◆ **Problem requirements**:
Print all of the entries exactly, minus the pictures.

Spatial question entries
- - - - - - -

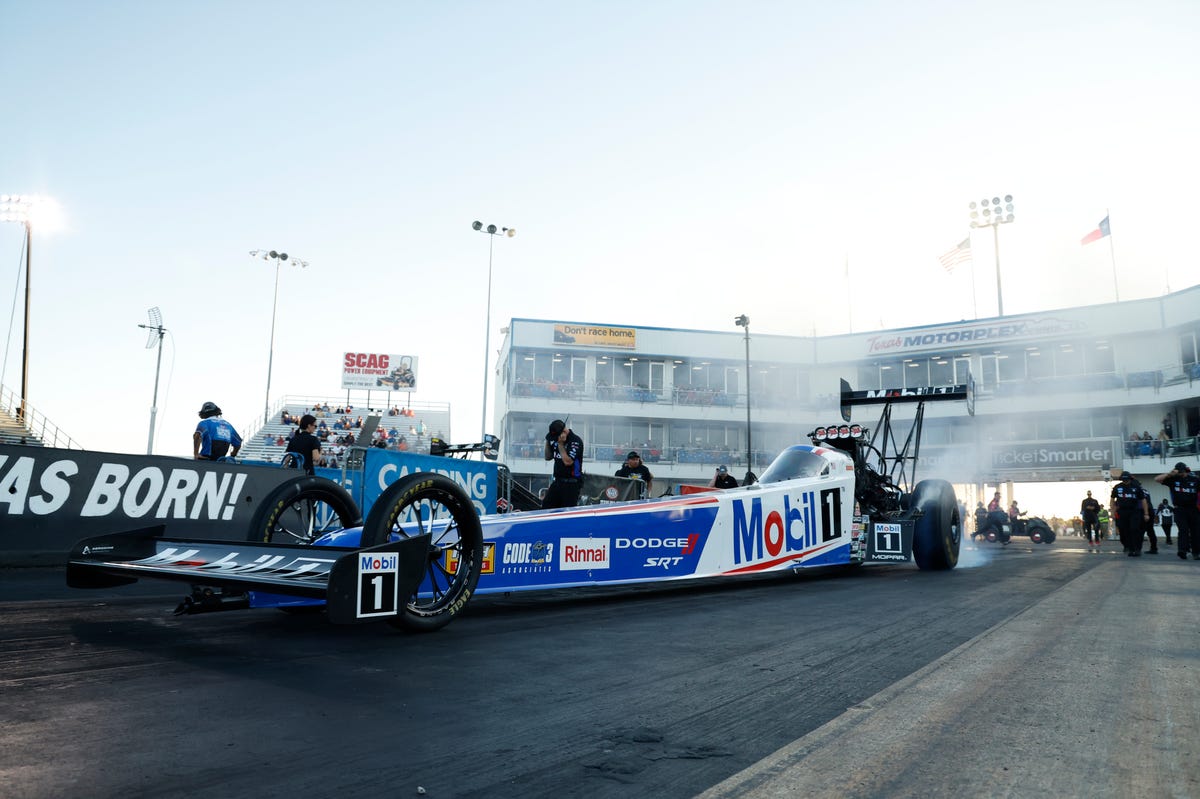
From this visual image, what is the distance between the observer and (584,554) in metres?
5.82

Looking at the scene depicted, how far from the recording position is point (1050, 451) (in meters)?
37.2

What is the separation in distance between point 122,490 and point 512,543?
6.43 m

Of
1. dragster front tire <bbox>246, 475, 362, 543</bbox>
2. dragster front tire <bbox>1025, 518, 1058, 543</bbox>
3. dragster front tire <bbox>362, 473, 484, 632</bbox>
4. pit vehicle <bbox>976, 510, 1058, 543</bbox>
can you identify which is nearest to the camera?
dragster front tire <bbox>362, 473, 484, 632</bbox>

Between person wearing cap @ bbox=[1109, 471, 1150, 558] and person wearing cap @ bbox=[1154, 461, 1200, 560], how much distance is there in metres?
0.55

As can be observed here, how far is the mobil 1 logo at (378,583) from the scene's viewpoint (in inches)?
147

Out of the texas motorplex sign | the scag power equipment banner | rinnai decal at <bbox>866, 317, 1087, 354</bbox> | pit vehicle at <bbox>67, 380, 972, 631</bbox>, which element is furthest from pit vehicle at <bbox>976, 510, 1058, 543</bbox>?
the texas motorplex sign

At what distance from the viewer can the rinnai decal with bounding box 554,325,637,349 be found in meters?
44.4

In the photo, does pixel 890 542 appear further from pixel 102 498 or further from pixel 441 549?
pixel 102 498

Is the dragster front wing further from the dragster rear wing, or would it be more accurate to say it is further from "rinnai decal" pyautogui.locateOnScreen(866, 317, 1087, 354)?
"rinnai decal" pyautogui.locateOnScreen(866, 317, 1087, 354)

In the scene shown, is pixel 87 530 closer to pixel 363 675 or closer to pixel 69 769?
pixel 363 675

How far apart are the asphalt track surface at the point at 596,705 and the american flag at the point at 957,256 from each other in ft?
142

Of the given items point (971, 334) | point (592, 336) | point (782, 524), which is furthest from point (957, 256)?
point (782, 524)

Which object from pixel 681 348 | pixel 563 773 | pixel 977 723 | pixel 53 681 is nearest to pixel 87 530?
pixel 53 681

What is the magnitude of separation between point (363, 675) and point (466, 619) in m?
1.75
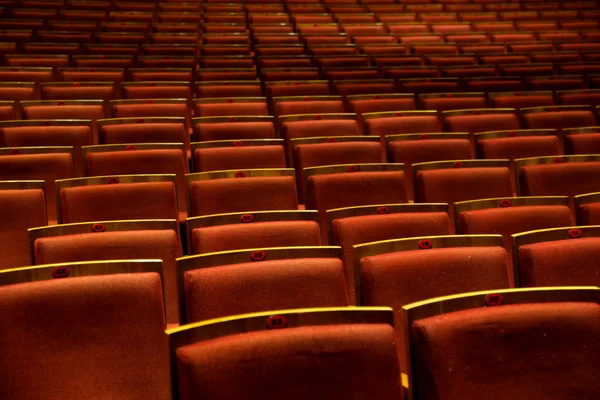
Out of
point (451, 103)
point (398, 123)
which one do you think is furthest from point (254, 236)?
point (451, 103)

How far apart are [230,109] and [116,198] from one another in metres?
0.29

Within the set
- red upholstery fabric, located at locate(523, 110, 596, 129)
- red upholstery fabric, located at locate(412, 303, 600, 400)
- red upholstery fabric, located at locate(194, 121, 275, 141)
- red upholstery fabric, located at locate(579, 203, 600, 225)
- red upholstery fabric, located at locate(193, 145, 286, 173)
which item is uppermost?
red upholstery fabric, located at locate(194, 121, 275, 141)

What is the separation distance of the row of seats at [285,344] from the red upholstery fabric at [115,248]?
0.07 metres

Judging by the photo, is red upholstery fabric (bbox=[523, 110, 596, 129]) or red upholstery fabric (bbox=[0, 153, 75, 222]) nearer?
red upholstery fabric (bbox=[0, 153, 75, 222])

- - - - - - -

◆ **Worked solution**:
From this visual image, what is the distance between the observer and (584,554) in metres?
5.82

Looking at the scene depicted, how far from the recording position is point (1050, 451) (in meters)?
37.2

What is the separation in distance between point 122,490 and point 512,543?
6.43 m

Of
1. dragster front tire <bbox>246, 475, 362, 543</bbox>
2. dragster front tire <bbox>1025, 518, 1058, 543</bbox>
3. dragster front tire <bbox>362, 473, 484, 632</bbox>
4. pit vehicle <bbox>976, 510, 1058, 543</bbox>
can you identify which is nearest to the camera?
dragster front tire <bbox>362, 473, 484, 632</bbox>

Between person wearing cap @ bbox=[1109, 471, 1150, 558] and person wearing cap @ bbox=[1154, 461, 1200, 560], how much distance is there in metres?
0.55

As can be observed here, how far is the mobil 1 logo at (378,583) from the scene's viewpoint (in inches)?
147

Out of the texas motorplex sign | the scag power equipment banner | rinnai decal at <bbox>866, 317, 1087, 354</bbox> | pit vehicle at <bbox>67, 380, 972, 631</bbox>, which element is furthest from pit vehicle at <bbox>976, 510, 1058, 543</bbox>?
the texas motorplex sign

At what distance from the viewer can the rinnai decal with bounding box 554,325,637,349 be found in meters?
44.4

In the photo, does pixel 890 542 appear further from pixel 102 498 or further from pixel 441 549?
pixel 102 498

Is the dragster front wing further from the dragster rear wing, or would it be more accurate to say it is further from "rinnai decal" pyautogui.locateOnScreen(866, 317, 1087, 354)?
"rinnai decal" pyautogui.locateOnScreen(866, 317, 1087, 354)

In the scene shown, is pixel 87 530 closer to pixel 363 675 or closer to pixel 69 769?
pixel 363 675

How far apart are the asphalt track surface at the point at 596,705 and the american flag at the point at 957,256 from each other in ft?
142

Of the given items point (971, 334) | point (592, 336) | point (782, 524), which is furthest from point (957, 256)?
point (782, 524)

Which object from pixel 681 348 | pixel 563 773 | pixel 977 723 | pixel 53 681 is nearest to pixel 87 530?
pixel 53 681

What is the magnitude of separation between point (363, 675) and point (466, 619) in m?
1.75
Out of
point (451, 103)
point (398, 123)
which one do you think is furthest from point (254, 236)?
point (451, 103)

How far apart are [230,109] and [116,198] from one another in metres?
0.29

Within the set
- red upholstery fabric, located at locate(523, 110, 596, 129)
- red upholstery fabric, located at locate(412, 303, 600, 400)
- red upholstery fabric, located at locate(194, 121, 275, 141)
- red upholstery fabric, located at locate(579, 203, 600, 225)
- red upholstery fabric, located at locate(193, 145, 286, 173)
which item is uppermost?
red upholstery fabric, located at locate(194, 121, 275, 141)

What is the separation distance of the row of seats at [285,344] from the red upholstery fabric at [115,248]?
0.07 metres

Judging by the photo, is red upholstery fabric (bbox=[523, 110, 596, 129]) or red upholstery fabric (bbox=[0, 153, 75, 222]) nearer?
red upholstery fabric (bbox=[0, 153, 75, 222])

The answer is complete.